===== MATERIAL SUPPLIED =====
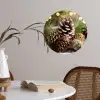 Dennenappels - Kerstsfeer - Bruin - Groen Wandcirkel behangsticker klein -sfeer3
=====
===== MATERIAL SUPPLIED =====
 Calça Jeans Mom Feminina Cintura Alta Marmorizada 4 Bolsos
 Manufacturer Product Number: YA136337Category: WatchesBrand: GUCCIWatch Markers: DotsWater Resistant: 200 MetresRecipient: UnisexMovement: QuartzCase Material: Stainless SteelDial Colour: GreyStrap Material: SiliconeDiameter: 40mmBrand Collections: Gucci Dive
=====
===== MATERIAL SUPPLIED =====
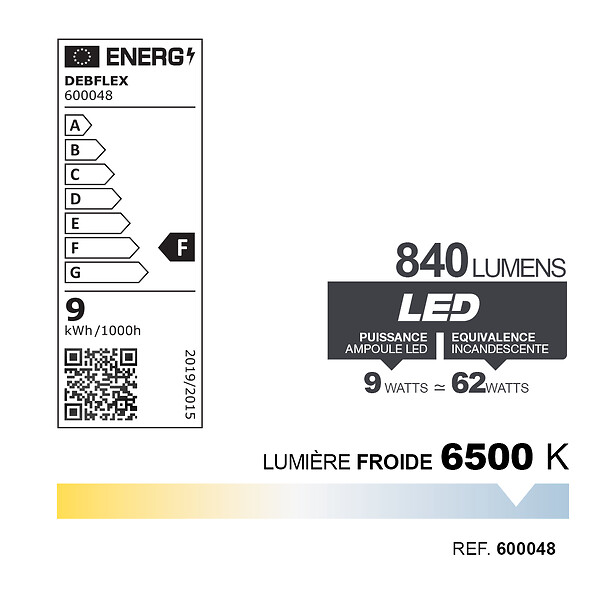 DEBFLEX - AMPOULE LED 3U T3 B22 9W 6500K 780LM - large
=====
▶ _TASK ITEM_
Copy out the range of lines above starting at the line with "Calça Jeans Mom" and ending at the line with "Collections: Gucci Dive", exactly and including both.

▶ _RESPONSE TO THIS EXERCISE_
 Calça Jeans Mom Feminina Cintura Alta Marmorizada 4 Bolsos
 Manufacturer Product Number: YA136337Category: WatchesBrand: GUCCIWatch Markers: DotsWater Resistant: 200 MetresRecipient: UnisexMovement: QuartzCase Material: Stainless SteelDial Colour: GreyStrap Material: SiliconeDiameter: 40mmBrand Collections: Gucci Dive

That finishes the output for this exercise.